*** DATA IN THIS EXERCISE Section Begins ***
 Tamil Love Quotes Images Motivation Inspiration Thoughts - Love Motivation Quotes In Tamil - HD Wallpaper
*** DATA IN THIS EXERCISE Section Ends ***
*** DATA IN THIS EXERCISE Section Begins ***
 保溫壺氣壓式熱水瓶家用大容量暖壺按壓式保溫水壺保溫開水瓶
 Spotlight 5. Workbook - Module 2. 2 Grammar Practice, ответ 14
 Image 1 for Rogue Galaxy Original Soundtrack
*** DATA IN THIS EXERCISE Section Ends ***
■ ASSIGNMENT ■
Reproduce verbatim only the segment of the listing bounded by the line containing "Spotlight 5. Workbook" and the line containing "Image 1 for Rogue Galaxy Original Soundtrack", with both boundary lines included.

■ EXERCISE SOLUTION ■
 Spotlight 5. Workbook - Module 2. 2 Grammar Practice, ответ 14
 Image 1 for Rogue Galaxy Original Soundtrack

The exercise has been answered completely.